Encontramos uma descrição mais precisa desses
“dias de depressão” numa carta a Simone de Saint-Exupéry, na qual descreve os
mouros como “ladrões, mentirosos, bandidos, falsos e cruéis”. Embora tivesse
chegado a cabo Juby cheio de ilusões humanitárias, já estava começando a julgá-los
com menos benevolência. “Matam homens como se fossem galinhas, porém cuidam de
seus piolhos”, lembra-se, em 1928. No entanto, escrevia 10 anos depois, em Wind, Sand and Stars, a versão inglesa
ampliada de Terra dos Homens, que à primeira vista ficara encantado com o
deserto, impactado pela nobreza do homem que desempenhava um drama secreto num
Saara aparentemente vazio.
Numa
carta a Louise de Vilmorin, datada de 1928, apresenta sua vida em cabo Juby
como “uma aventura mágica”, acrescentando: “Sentia que estava pronto para
entender melhor essa areia, essa miragem e esse surpreendente silêncio. Pode
imaginar isso? Antes que nada, o Saara mostra-me uma perspectiva”.
Cabo
Juby não tinha nada de nobre. Geograficamente, fazia parte das possessões
espanholas de Rio de Oro, ao sul do Marrocos, abandonadas pela Espanha em 1976.
O território foi anexado à força por Rabat após a partida dos espanhóis, porém
as mesmas tribos nômades, que tinham se revoltado contra a dominação colonial
durante os anos 30, uniram-se em 1976 para formar a Frente Polisária e opor-se
ao regime marroquino. Em 1928, quando Saint-Exupéry foi nomeado responsável
pelo campo de aterrissagem após mais de um ano de vôo pelas linhas da África do
Norte e do Oeste, a Espanha desconfiou das intenções francesas. Séculos de
rivalidade entre Paris e Madri tinham criado dificuldades para os acordos
precários de vôo sobre a Espanha, que na época não escondia suas simpatias
pró-alemãs. Os espanhóis tinham sido derrotados na região de Rif, ao norte do
Marrocos, e 20 mil soldados tinham sido mortos numa batalha contra os rebeldes
liderados por Abdel Krim. Os franceses aproveitaram a derrota para estabelecer
seu domínio no territóxio enviando o marechal Philippe Pétain ao Marrocos, em
1926, com uma força expedicionária de mais de 100 mil homens para aniquilar o
exército rebelde de Rif.
As
tribos nômades do sul do Saara, conhecidas pelo nome de mouros, resistiram à
tentativa francesa de dominar integralmente a Áfiica ocidental, e suas
guerrilhas atacaram de forma encarniçada e pitoresca a Legião Estrangeira
francesa e o corpo de soldados montados em camelos. A luta atingira seu ponto
culminante quando Saint-Exupéry chegou a cabo Juby em 1928, e os aviões da Aéropostale
serviam regularmente de isca enquanto sobrevoavam os campos árabes ao longo da
costa atlântica.

---

*Tarefa a*. Diga se cada afirmação abaixo está de acordo com o texto extraído, respondendo sim ou não e citando literalmente as palavras do texto que decidem a questão. (i) Cabo Juby fazia parte das possessões espanholas de Rio de Oro, abandonadas pela Espanha em 1976. (ii) O marechal Philippe Pétain foi enviado ao Marrocos em 1928. (iii) Na carta a Louise de Vilmorin, a vida em cabo Juby é apresentada como uma aventura mágica.

*Dados extraídos*.
---

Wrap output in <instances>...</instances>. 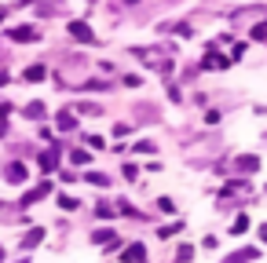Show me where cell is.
<instances>
[{
  "mask_svg": "<svg viewBox=\"0 0 267 263\" xmlns=\"http://www.w3.org/2000/svg\"><path fill=\"white\" fill-rule=\"evenodd\" d=\"M245 230H249V216H238L234 227H231V234H245Z\"/></svg>",
  "mask_w": 267,
  "mask_h": 263,
  "instance_id": "cell-12",
  "label": "cell"
},
{
  "mask_svg": "<svg viewBox=\"0 0 267 263\" xmlns=\"http://www.w3.org/2000/svg\"><path fill=\"white\" fill-rule=\"evenodd\" d=\"M201 66H205V70H227V66H231V59L209 48V55H205V62H201Z\"/></svg>",
  "mask_w": 267,
  "mask_h": 263,
  "instance_id": "cell-1",
  "label": "cell"
},
{
  "mask_svg": "<svg viewBox=\"0 0 267 263\" xmlns=\"http://www.w3.org/2000/svg\"><path fill=\"white\" fill-rule=\"evenodd\" d=\"M0 18H4V11H0Z\"/></svg>",
  "mask_w": 267,
  "mask_h": 263,
  "instance_id": "cell-22",
  "label": "cell"
},
{
  "mask_svg": "<svg viewBox=\"0 0 267 263\" xmlns=\"http://www.w3.org/2000/svg\"><path fill=\"white\" fill-rule=\"evenodd\" d=\"M7 37H11V41H18V44H30V41H37V33L33 26H18V30H7Z\"/></svg>",
  "mask_w": 267,
  "mask_h": 263,
  "instance_id": "cell-3",
  "label": "cell"
},
{
  "mask_svg": "<svg viewBox=\"0 0 267 263\" xmlns=\"http://www.w3.org/2000/svg\"><path fill=\"white\" fill-rule=\"evenodd\" d=\"M91 238H95L99 245H110V249L117 245V241H114V230H110V227H103V230H95V234H91Z\"/></svg>",
  "mask_w": 267,
  "mask_h": 263,
  "instance_id": "cell-6",
  "label": "cell"
},
{
  "mask_svg": "<svg viewBox=\"0 0 267 263\" xmlns=\"http://www.w3.org/2000/svg\"><path fill=\"white\" fill-rule=\"evenodd\" d=\"M44 77H48V70H44V66H30V70H26V81H30V84L44 81Z\"/></svg>",
  "mask_w": 267,
  "mask_h": 263,
  "instance_id": "cell-9",
  "label": "cell"
},
{
  "mask_svg": "<svg viewBox=\"0 0 267 263\" xmlns=\"http://www.w3.org/2000/svg\"><path fill=\"white\" fill-rule=\"evenodd\" d=\"M7 183H26V165L22 161H11V165H7Z\"/></svg>",
  "mask_w": 267,
  "mask_h": 263,
  "instance_id": "cell-4",
  "label": "cell"
},
{
  "mask_svg": "<svg viewBox=\"0 0 267 263\" xmlns=\"http://www.w3.org/2000/svg\"><path fill=\"white\" fill-rule=\"evenodd\" d=\"M59 128L62 132H73V128H77V117H73L70 110H62V114H59Z\"/></svg>",
  "mask_w": 267,
  "mask_h": 263,
  "instance_id": "cell-8",
  "label": "cell"
},
{
  "mask_svg": "<svg viewBox=\"0 0 267 263\" xmlns=\"http://www.w3.org/2000/svg\"><path fill=\"white\" fill-rule=\"evenodd\" d=\"M41 168H44V172L55 168V150H44V154H41Z\"/></svg>",
  "mask_w": 267,
  "mask_h": 263,
  "instance_id": "cell-11",
  "label": "cell"
},
{
  "mask_svg": "<svg viewBox=\"0 0 267 263\" xmlns=\"http://www.w3.org/2000/svg\"><path fill=\"white\" fill-rule=\"evenodd\" d=\"M253 37H256V41H264V37H267V22H260V26H256V30H253Z\"/></svg>",
  "mask_w": 267,
  "mask_h": 263,
  "instance_id": "cell-20",
  "label": "cell"
},
{
  "mask_svg": "<svg viewBox=\"0 0 267 263\" xmlns=\"http://www.w3.org/2000/svg\"><path fill=\"white\" fill-rule=\"evenodd\" d=\"M41 238H44V230H41V227H37V230H30V234L22 238V249H33V245H41Z\"/></svg>",
  "mask_w": 267,
  "mask_h": 263,
  "instance_id": "cell-10",
  "label": "cell"
},
{
  "mask_svg": "<svg viewBox=\"0 0 267 263\" xmlns=\"http://www.w3.org/2000/svg\"><path fill=\"white\" fill-rule=\"evenodd\" d=\"M70 161H73V165H85V161H88V150H73Z\"/></svg>",
  "mask_w": 267,
  "mask_h": 263,
  "instance_id": "cell-17",
  "label": "cell"
},
{
  "mask_svg": "<svg viewBox=\"0 0 267 263\" xmlns=\"http://www.w3.org/2000/svg\"><path fill=\"white\" fill-rule=\"evenodd\" d=\"M183 230V223H172V227H161L158 230V238H172V234H179Z\"/></svg>",
  "mask_w": 267,
  "mask_h": 263,
  "instance_id": "cell-16",
  "label": "cell"
},
{
  "mask_svg": "<svg viewBox=\"0 0 267 263\" xmlns=\"http://www.w3.org/2000/svg\"><path fill=\"white\" fill-rule=\"evenodd\" d=\"M260 238H264V241H267V227H260Z\"/></svg>",
  "mask_w": 267,
  "mask_h": 263,
  "instance_id": "cell-21",
  "label": "cell"
},
{
  "mask_svg": "<svg viewBox=\"0 0 267 263\" xmlns=\"http://www.w3.org/2000/svg\"><path fill=\"white\" fill-rule=\"evenodd\" d=\"M70 37H73V41H81V44L95 41V33L88 30V22H70Z\"/></svg>",
  "mask_w": 267,
  "mask_h": 263,
  "instance_id": "cell-2",
  "label": "cell"
},
{
  "mask_svg": "<svg viewBox=\"0 0 267 263\" xmlns=\"http://www.w3.org/2000/svg\"><path fill=\"white\" fill-rule=\"evenodd\" d=\"M260 168V161H256L253 154H245V157H238V172H256Z\"/></svg>",
  "mask_w": 267,
  "mask_h": 263,
  "instance_id": "cell-7",
  "label": "cell"
},
{
  "mask_svg": "<svg viewBox=\"0 0 267 263\" xmlns=\"http://www.w3.org/2000/svg\"><path fill=\"white\" fill-rule=\"evenodd\" d=\"M85 179H88V183H99V186H106V183H110L106 175H95V172H91V175H85Z\"/></svg>",
  "mask_w": 267,
  "mask_h": 263,
  "instance_id": "cell-19",
  "label": "cell"
},
{
  "mask_svg": "<svg viewBox=\"0 0 267 263\" xmlns=\"http://www.w3.org/2000/svg\"><path fill=\"white\" fill-rule=\"evenodd\" d=\"M26 117H44V102H30V106H26Z\"/></svg>",
  "mask_w": 267,
  "mask_h": 263,
  "instance_id": "cell-15",
  "label": "cell"
},
{
  "mask_svg": "<svg viewBox=\"0 0 267 263\" xmlns=\"http://www.w3.org/2000/svg\"><path fill=\"white\" fill-rule=\"evenodd\" d=\"M158 209H161V212H176V205H172L169 197H158Z\"/></svg>",
  "mask_w": 267,
  "mask_h": 263,
  "instance_id": "cell-18",
  "label": "cell"
},
{
  "mask_svg": "<svg viewBox=\"0 0 267 263\" xmlns=\"http://www.w3.org/2000/svg\"><path fill=\"white\" fill-rule=\"evenodd\" d=\"M121 260H125V263H143V260H146V249L139 245V241H135V245H128V249H125V256H121Z\"/></svg>",
  "mask_w": 267,
  "mask_h": 263,
  "instance_id": "cell-5",
  "label": "cell"
},
{
  "mask_svg": "<svg viewBox=\"0 0 267 263\" xmlns=\"http://www.w3.org/2000/svg\"><path fill=\"white\" fill-rule=\"evenodd\" d=\"M77 205H81L77 197H66V194L59 197V209H66V212H73V209H77Z\"/></svg>",
  "mask_w": 267,
  "mask_h": 263,
  "instance_id": "cell-14",
  "label": "cell"
},
{
  "mask_svg": "<svg viewBox=\"0 0 267 263\" xmlns=\"http://www.w3.org/2000/svg\"><path fill=\"white\" fill-rule=\"evenodd\" d=\"M95 216H103V219H114L117 209H114V205H95Z\"/></svg>",
  "mask_w": 267,
  "mask_h": 263,
  "instance_id": "cell-13",
  "label": "cell"
}]
</instances>
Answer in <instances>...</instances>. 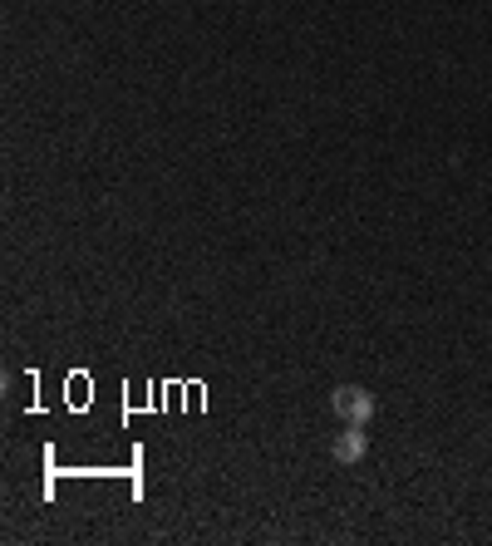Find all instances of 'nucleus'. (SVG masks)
Returning a JSON list of instances; mask_svg holds the SVG:
<instances>
[{
	"mask_svg": "<svg viewBox=\"0 0 492 546\" xmlns=\"http://www.w3.org/2000/svg\"><path fill=\"white\" fill-rule=\"evenodd\" d=\"M330 409H335V419H340V424H360V428H365L369 419H374V409H379V404H374V394H369L365 384H340V389L330 394Z\"/></svg>",
	"mask_w": 492,
	"mask_h": 546,
	"instance_id": "obj_1",
	"label": "nucleus"
},
{
	"mask_svg": "<svg viewBox=\"0 0 492 546\" xmlns=\"http://www.w3.org/2000/svg\"><path fill=\"white\" fill-rule=\"evenodd\" d=\"M365 448H369V438H365V428L360 424H345L335 438H330V458H335V463H360Z\"/></svg>",
	"mask_w": 492,
	"mask_h": 546,
	"instance_id": "obj_2",
	"label": "nucleus"
}]
</instances>
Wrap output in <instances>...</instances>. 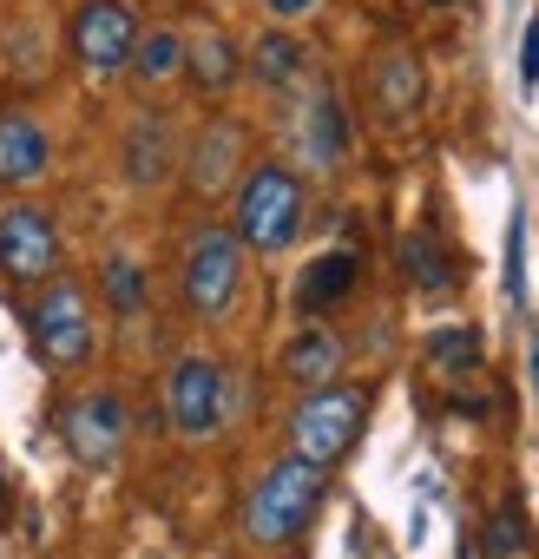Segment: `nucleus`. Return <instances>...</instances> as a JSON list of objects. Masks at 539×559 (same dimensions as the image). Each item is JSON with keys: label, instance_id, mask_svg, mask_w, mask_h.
Returning <instances> with one entry per match:
<instances>
[{"label": "nucleus", "instance_id": "f257e3e1", "mask_svg": "<svg viewBox=\"0 0 539 559\" xmlns=\"http://www.w3.org/2000/svg\"><path fill=\"white\" fill-rule=\"evenodd\" d=\"M316 500H323V467H316V461L284 454L277 467H270V474L256 480L250 513H243V533H250L256 546H290V539L310 526Z\"/></svg>", "mask_w": 539, "mask_h": 559}, {"label": "nucleus", "instance_id": "f03ea898", "mask_svg": "<svg viewBox=\"0 0 539 559\" xmlns=\"http://www.w3.org/2000/svg\"><path fill=\"white\" fill-rule=\"evenodd\" d=\"M303 230V185L284 165H256L237 191V243L250 250H284Z\"/></svg>", "mask_w": 539, "mask_h": 559}, {"label": "nucleus", "instance_id": "7ed1b4c3", "mask_svg": "<svg viewBox=\"0 0 539 559\" xmlns=\"http://www.w3.org/2000/svg\"><path fill=\"white\" fill-rule=\"evenodd\" d=\"M362 415H369V395H362V389H316V395L290 415V454L330 467V461L349 454V441L362 435Z\"/></svg>", "mask_w": 539, "mask_h": 559}, {"label": "nucleus", "instance_id": "20e7f679", "mask_svg": "<svg viewBox=\"0 0 539 559\" xmlns=\"http://www.w3.org/2000/svg\"><path fill=\"white\" fill-rule=\"evenodd\" d=\"M178 284H184V304L197 317H224L237 304V284H243V243L237 230H217L204 224L184 250V270H178Z\"/></svg>", "mask_w": 539, "mask_h": 559}, {"label": "nucleus", "instance_id": "39448f33", "mask_svg": "<svg viewBox=\"0 0 539 559\" xmlns=\"http://www.w3.org/2000/svg\"><path fill=\"white\" fill-rule=\"evenodd\" d=\"M27 323H34L40 356L60 362V369H80V362L93 356V317H86V290H80V284H53V290L34 304Z\"/></svg>", "mask_w": 539, "mask_h": 559}, {"label": "nucleus", "instance_id": "423d86ee", "mask_svg": "<svg viewBox=\"0 0 539 559\" xmlns=\"http://www.w3.org/2000/svg\"><path fill=\"white\" fill-rule=\"evenodd\" d=\"M165 415H171V428L184 441L217 435V421H224V369L211 356H184L171 369V382H165Z\"/></svg>", "mask_w": 539, "mask_h": 559}, {"label": "nucleus", "instance_id": "0eeeda50", "mask_svg": "<svg viewBox=\"0 0 539 559\" xmlns=\"http://www.w3.org/2000/svg\"><path fill=\"white\" fill-rule=\"evenodd\" d=\"M132 47H139V21L132 8H119V0H86V8L73 14V53L86 73H119L132 67Z\"/></svg>", "mask_w": 539, "mask_h": 559}, {"label": "nucleus", "instance_id": "6e6552de", "mask_svg": "<svg viewBox=\"0 0 539 559\" xmlns=\"http://www.w3.org/2000/svg\"><path fill=\"white\" fill-rule=\"evenodd\" d=\"M125 428H132V415H125V402L106 395V389L67 402V415H60V435H67L73 461H86V467H106V461L125 448Z\"/></svg>", "mask_w": 539, "mask_h": 559}, {"label": "nucleus", "instance_id": "1a4fd4ad", "mask_svg": "<svg viewBox=\"0 0 539 559\" xmlns=\"http://www.w3.org/2000/svg\"><path fill=\"white\" fill-rule=\"evenodd\" d=\"M60 263V237H53V217L40 204H8L0 211V270L21 276V284H40Z\"/></svg>", "mask_w": 539, "mask_h": 559}, {"label": "nucleus", "instance_id": "9d476101", "mask_svg": "<svg viewBox=\"0 0 539 559\" xmlns=\"http://www.w3.org/2000/svg\"><path fill=\"white\" fill-rule=\"evenodd\" d=\"M47 171V132L34 112L8 106L0 112V185H34Z\"/></svg>", "mask_w": 539, "mask_h": 559}, {"label": "nucleus", "instance_id": "9b49d317", "mask_svg": "<svg viewBox=\"0 0 539 559\" xmlns=\"http://www.w3.org/2000/svg\"><path fill=\"white\" fill-rule=\"evenodd\" d=\"M369 99H375V112L382 119H415V106H421V60L415 53H382L375 67H369Z\"/></svg>", "mask_w": 539, "mask_h": 559}, {"label": "nucleus", "instance_id": "f8f14e48", "mask_svg": "<svg viewBox=\"0 0 539 559\" xmlns=\"http://www.w3.org/2000/svg\"><path fill=\"white\" fill-rule=\"evenodd\" d=\"M237 152H243V126L237 119H211L204 139L191 145V191H224L237 178Z\"/></svg>", "mask_w": 539, "mask_h": 559}, {"label": "nucleus", "instance_id": "ddd939ff", "mask_svg": "<svg viewBox=\"0 0 539 559\" xmlns=\"http://www.w3.org/2000/svg\"><path fill=\"white\" fill-rule=\"evenodd\" d=\"M165 171H171V126H165V112H139L125 132V178L158 185Z\"/></svg>", "mask_w": 539, "mask_h": 559}, {"label": "nucleus", "instance_id": "4468645a", "mask_svg": "<svg viewBox=\"0 0 539 559\" xmlns=\"http://www.w3.org/2000/svg\"><path fill=\"white\" fill-rule=\"evenodd\" d=\"M356 276H362V257H356V250H330V257H316V263L303 270L297 304L316 317V310H330V304H343V297L356 290Z\"/></svg>", "mask_w": 539, "mask_h": 559}, {"label": "nucleus", "instance_id": "2eb2a0df", "mask_svg": "<svg viewBox=\"0 0 539 559\" xmlns=\"http://www.w3.org/2000/svg\"><path fill=\"white\" fill-rule=\"evenodd\" d=\"M284 376H297L303 389H330V376H343V343H336L323 323H310V330L284 349Z\"/></svg>", "mask_w": 539, "mask_h": 559}, {"label": "nucleus", "instance_id": "dca6fc26", "mask_svg": "<svg viewBox=\"0 0 539 559\" xmlns=\"http://www.w3.org/2000/svg\"><path fill=\"white\" fill-rule=\"evenodd\" d=\"M402 270H408V284H415V290H428V297L454 290V257H447V243H441L428 224L402 237Z\"/></svg>", "mask_w": 539, "mask_h": 559}, {"label": "nucleus", "instance_id": "f3484780", "mask_svg": "<svg viewBox=\"0 0 539 559\" xmlns=\"http://www.w3.org/2000/svg\"><path fill=\"white\" fill-rule=\"evenodd\" d=\"M343 145H349V119H343V106H336L330 93H316V106L303 112V158H310L316 171H330V165L343 158Z\"/></svg>", "mask_w": 539, "mask_h": 559}, {"label": "nucleus", "instance_id": "a211bd4d", "mask_svg": "<svg viewBox=\"0 0 539 559\" xmlns=\"http://www.w3.org/2000/svg\"><path fill=\"white\" fill-rule=\"evenodd\" d=\"M184 67H191V80H197L204 93H224V86L237 80V47H230L217 27H197V34L184 40Z\"/></svg>", "mask_w": 539, "mask_h": 559}, {"label": "nucleus", "instance_id": "6ab92c4d", "mask_svg": "<svg viewBox=\"0 0 539 559\" xmlns=\"http://www.w3.org/2000/svg\"><path fill=\"white\" fill-rule=\"evenodd\" d=\"M303 67H310V53H303L290 34H263V40L250 47V73H256L263 86H297Z\"/></svg>", "mask_w": 539, "mask_h": 559}, {"label": "nucleus", "instance_id": "aec40b11", "mask_svg": "<svg viewBox=\"0 0 539 559\" xmlns=\"http://www.w3.org/2000/svg\"><path fill=\"white\" fill-rule=\"evenodd\" d=\"M487 559H532V533H526L519 500H500L487 513Z\"/></svg>", "mask_w": 539, "mask_h": 559}, {"label": "nucleus", "instance_id": "412c9836", "mask_svg": "<svg viewBox=\"0 0 539 559\" xmlns=\"http://www.w3.org/2000/svg\"><path fill=\"white\" fill-rule=\"evenodd\" d=\"M132 67H139V80H171V73L184 67V40H178L171 27H158V34H139V47H132Z\"/></svg>", "mask_w": 539, "mask_h": 559}, {"label": "nucleus", "instance_id": "4be33fe9", "mask_svg": "<svg viewBox=\"0 0 539 559\" xmlns=\"http://www.w3.org/2000/svg\"><path fill=\"white\" fill-rule=\"evenodd\" d=\"M99 276H106V297H112V310H119V317H132V310L145 304V270H139L132 257H106V270H99Z\"/></svg>", "mask_w": 539, "mask_h": 559}, {"label": "nucleus", "instance_id": "5701e85b", "mask_svg": "<svg viewBox=\"0 0 539 559\" xmlns=\"http://www.w3.org/2000/svg\"><path fill=\"white\" fill-rule=\"evenodd\" d=\"M428 362H441V369H474V362H480V330H434V336H428Z\"/></svg>", "mask_w": 539, "mask_h": 559}, {"label": "nucleus", "instance_id": "b1692460", "mask_svg": "<svg viewBox=\"0 0 539 559\" xmlns=\"http://www.w3.org/2000/svg\"><path fill=\"white\" fill-rule=\"evenodd\" d=\"M506 290L519 297L526 290V224L513 217V230H506Z\"/></svg>", "mask_w": 539, "mask_h": 559}, {"label": "nucleus", "instance_id": "393cba45", "mask_svg": "<svg viewBox=\"0 0 539 559\" xmlns=\"http://www.w3.org/2000/svg\"><path fill=\"white\" fill-rule=\"evenodd\" d=\"M519 80H539V21H526V53H519Z\"/></svg>", "mask_w": 539, "mask_h": 559}, {"label": "nucleus", "instance_id": "a878e982", "mask_svg": "<svg viewBox=\"0 0 539 559\" xmlns=\"http://www.w3.org/2000/svg\"><path fill=\"white\" fill-rule=\"evenodd\" d=\"M263 8L277 14V21H297V14H310V8H316V0H263Z\"/></svg>", "mask_w": 539, "mask_h": 559}, {"label": "nucleus", "instance_id": "bb28decb", "mask_svg": "<svg viewBox=\"0 0 539 559\" xmlns=\"http://www.w3.org/2000/svg\"><path fill=\"white\" fill-rule=\"evenodd\" d=\"M532 389H539V343H532Z\"/></svg>", "mask_w": 539, "mask_h": 559}, {"label": "nucleus", "instance_id": "cd10ccee", "mask_svg": "<svg viewBox=\"0 0 539 559\" xmlns=\"http://www.w3.org/2000/svg\"><path fill=\"white\" fill-rule=\"evenodd\" d=\"M0 513H8V480H0Z\"/></svg>", "mask_w": 539, "mask_h": 559}, {"label": "nucleus", "instance_id": "c85d7f7f", "mask_svg": "<svg viewBox=\"0 0 539 559\" xmlns=\"http://www.w3.org/2000/svg\"><path fill=\"white\" fill-rule=\"evenodd\" d=\"M434 8H447V0H434Z\"/></svg>", "mask_w": 539, "mask_h": 559}]
</instances>
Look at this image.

---

*Tarefa b*. Localize nos registros todas as linhas que contêm a palavra "Returning" e copie cada uma delas. Diferencie maiúsculas de minúsculas.

*Solução do exercício a*.
(i) Sim: «fazia parte das possessões espanholas de Rio de Oro, ao sul do Marrocos, abandonadas pela Espanha em 1976».
(ii) Não: «o marechal Philippe Pétain ao Marrocos, em 1926».
(iii) Sim: «apresenta sua vida em cabo Juby como “uma aventura mágica”».

*Solução do exercício b*.
Returning a JSON list of instances; mask_svg holds the SVG:
Returning <instances> with one entry per match:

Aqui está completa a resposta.